--- Problem to solve ---
Reproduce the Kafka usage description, starting with "Our usage of" and going on through "replication of 2.26.", substituting "shards" for every occurrence of "partitions".

--- Quoted passage ---
Hello everyone.  I’m having a hell of a time figuring out a Kafka performance 
issue in AWS. Any help is greatly appreciated!

Here is our AWS configuration:


-          Zookeeper Cluster (3.4.6): 3-nodes on m4.xlarges (default 
configuration) EBS volumes (sd1)

-          Kafka Cluster (0.10.0): 3 nodes on m4.2xlarges (config: 
https://gist.github.com/anduill/710bb0619a80019016ac85bb5c060440) EBS volumes 
(sd1)

Usage:

Our usage of the cluster is fairly modest (at least I think so). At peak hours, 
each broker will receive about 1.4 MB/sec. Our primary input topic has about 54 
partitions with replication set to 3 (ack=all).  Another consumer consumes this 
topic and spreads the messages across 8 other topics each with 8 
partitions…each of which has replication set to 2 (ack=all).  Downstream, 4 
other consumers consume these topics(one consumer consumes the 8 previous 
topics, transforms the messages, and sends the new messages to 8 other 
topics(ack=1) .  In all we end up generating about 206 partitions with an 
average replication of 2.26.

--- Extracted data ---
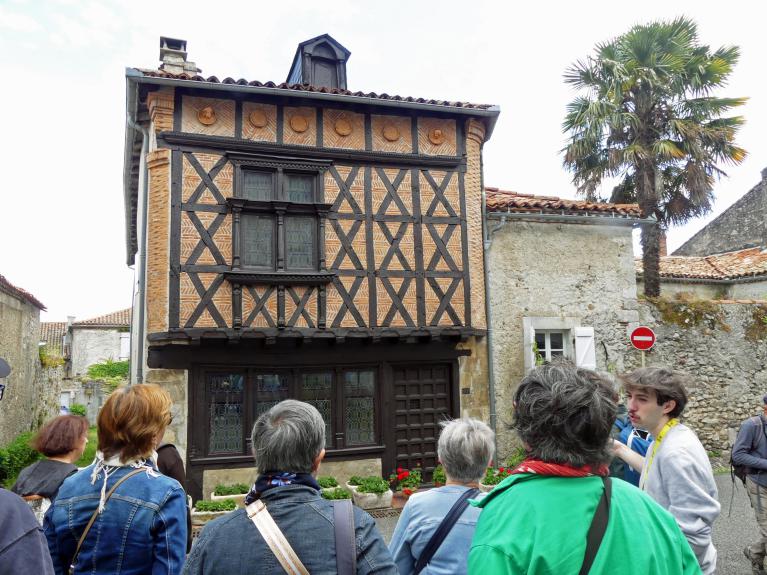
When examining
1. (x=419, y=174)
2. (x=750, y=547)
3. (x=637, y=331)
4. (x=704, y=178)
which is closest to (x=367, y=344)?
(x=419, y=174)

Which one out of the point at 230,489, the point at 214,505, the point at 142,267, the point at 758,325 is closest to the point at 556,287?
the point at 758,325

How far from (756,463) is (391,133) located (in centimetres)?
719

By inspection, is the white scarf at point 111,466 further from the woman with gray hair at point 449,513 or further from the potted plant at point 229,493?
the potted plant at point 229,493

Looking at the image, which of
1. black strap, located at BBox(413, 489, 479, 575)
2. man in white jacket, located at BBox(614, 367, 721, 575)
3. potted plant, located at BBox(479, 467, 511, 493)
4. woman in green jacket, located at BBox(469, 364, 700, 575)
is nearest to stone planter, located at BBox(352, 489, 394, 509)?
potted plant, located at BBox(479, 467, 511, 493)

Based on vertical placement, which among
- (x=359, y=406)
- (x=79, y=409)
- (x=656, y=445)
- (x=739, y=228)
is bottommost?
(x=79, y=409)

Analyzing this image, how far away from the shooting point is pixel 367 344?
954 centimetres

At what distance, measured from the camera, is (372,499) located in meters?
8.67

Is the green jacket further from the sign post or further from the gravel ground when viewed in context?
the sign post

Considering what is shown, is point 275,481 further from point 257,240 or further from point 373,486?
point 257,240

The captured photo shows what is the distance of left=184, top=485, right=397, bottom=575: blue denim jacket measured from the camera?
6.01 feet

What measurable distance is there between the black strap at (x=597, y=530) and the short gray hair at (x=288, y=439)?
937 millimetres

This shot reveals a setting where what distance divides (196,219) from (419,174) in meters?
3.81

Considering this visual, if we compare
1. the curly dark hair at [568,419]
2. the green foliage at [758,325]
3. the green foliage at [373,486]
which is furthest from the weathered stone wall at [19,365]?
the green foliage at [758,325]

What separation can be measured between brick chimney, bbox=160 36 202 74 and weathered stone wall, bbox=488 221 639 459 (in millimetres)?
6454
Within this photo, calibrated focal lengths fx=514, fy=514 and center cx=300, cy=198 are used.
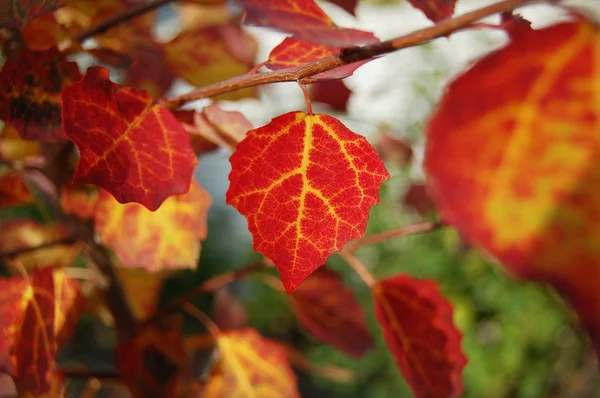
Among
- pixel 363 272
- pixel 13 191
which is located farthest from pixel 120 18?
pixel 363 272

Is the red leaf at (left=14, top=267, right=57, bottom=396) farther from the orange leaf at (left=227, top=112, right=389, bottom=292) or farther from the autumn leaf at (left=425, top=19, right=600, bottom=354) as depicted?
the autumn leaf at (left=425, top=19, right=600, bottom=354)

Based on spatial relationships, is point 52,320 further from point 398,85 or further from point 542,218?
point 398,85

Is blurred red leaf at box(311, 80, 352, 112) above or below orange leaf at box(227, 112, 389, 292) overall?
below

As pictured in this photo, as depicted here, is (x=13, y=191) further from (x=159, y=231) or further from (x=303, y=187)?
(x=303, y=187)

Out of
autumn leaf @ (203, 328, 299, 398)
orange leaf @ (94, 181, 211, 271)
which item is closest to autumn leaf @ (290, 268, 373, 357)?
autumn leaf @ (203, 328, 299, 398)

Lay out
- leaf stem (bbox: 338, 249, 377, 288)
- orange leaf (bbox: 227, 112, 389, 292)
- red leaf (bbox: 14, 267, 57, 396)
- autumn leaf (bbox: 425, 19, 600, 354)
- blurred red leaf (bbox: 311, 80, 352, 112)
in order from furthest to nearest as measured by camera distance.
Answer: blurred red leaf (bbox: 311, 80, 352, 112) → leaf stem (bbox: 338, 249, 377, 288) → red leaf (bbox: 14, 267, 57, 396) → orange leaf (bbox: 227, 112, 389, 292) → autumn leaf (bbox: 425, 19, 600, 354)

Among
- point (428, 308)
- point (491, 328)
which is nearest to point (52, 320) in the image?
point (428, 308)

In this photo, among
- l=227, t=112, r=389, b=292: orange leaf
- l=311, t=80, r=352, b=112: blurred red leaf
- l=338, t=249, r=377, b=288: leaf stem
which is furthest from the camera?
l=311, t=80, r=352, b=112: blurred red leaf

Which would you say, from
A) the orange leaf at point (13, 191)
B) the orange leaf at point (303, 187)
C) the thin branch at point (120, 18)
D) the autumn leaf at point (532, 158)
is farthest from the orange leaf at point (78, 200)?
the autumn leaf at point (532, 158)
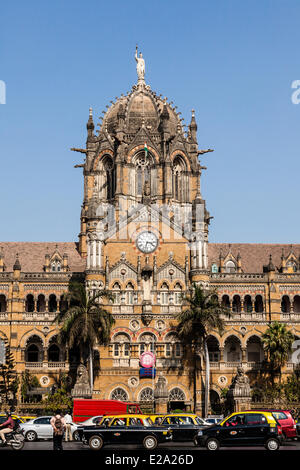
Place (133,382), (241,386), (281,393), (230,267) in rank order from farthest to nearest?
(230,267) < (133,382) < (281,393) < (241,386)

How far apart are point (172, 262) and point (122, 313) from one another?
798 centimetres

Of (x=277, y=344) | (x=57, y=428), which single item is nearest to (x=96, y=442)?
(x=57, y=428)

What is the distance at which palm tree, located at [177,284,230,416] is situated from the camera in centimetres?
6719

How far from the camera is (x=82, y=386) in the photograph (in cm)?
6191

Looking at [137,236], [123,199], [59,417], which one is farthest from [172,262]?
[59,417]

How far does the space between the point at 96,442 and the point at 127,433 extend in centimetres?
160

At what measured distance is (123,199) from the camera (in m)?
81.9

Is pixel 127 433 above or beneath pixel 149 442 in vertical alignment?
above

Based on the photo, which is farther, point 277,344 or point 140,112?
point 140,112

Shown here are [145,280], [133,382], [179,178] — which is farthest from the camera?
[179,178]

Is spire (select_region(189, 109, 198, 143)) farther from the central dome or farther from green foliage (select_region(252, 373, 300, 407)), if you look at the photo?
green foliage (select_region(252, 373, 300, 407))

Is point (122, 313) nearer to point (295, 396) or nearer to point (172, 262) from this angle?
point (172, 262)

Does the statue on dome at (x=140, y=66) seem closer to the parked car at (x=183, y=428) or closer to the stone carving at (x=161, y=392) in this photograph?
the stone carving at (x=161, y=392)

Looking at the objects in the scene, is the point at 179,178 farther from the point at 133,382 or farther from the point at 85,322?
the point at 85,322
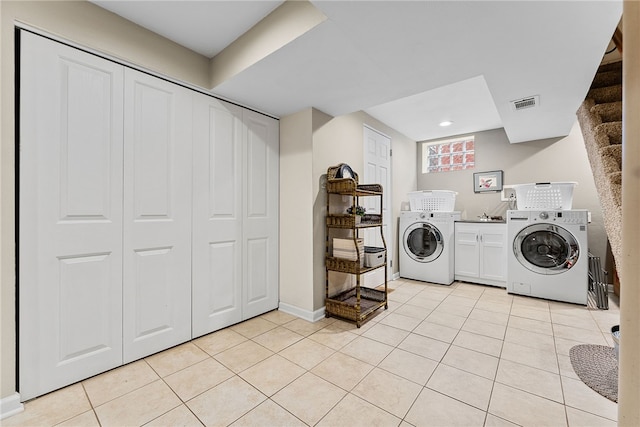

--- Problem solution ---
Our usage of the cluster is fairly modest (at least I think so). At peak hours, 
each broker will receive about 1.4 MB/sec. Our primary input topic has about 54 
shards with replication set to 3 (ack=all).  Another consumer consumes this 
topic and spreads the messages across 8 other topics each with 8 
shards…each of which has replication set to 2 (ack=all).  Downstream, 4 
other consumers consume these topics(one consumer consumes the 8 previous 
topics, transforms the messages, and sends the new messages to 8 other 
topics(ack=1) .  In all we end up generating about 206 shards with an 
average replication of 2.26.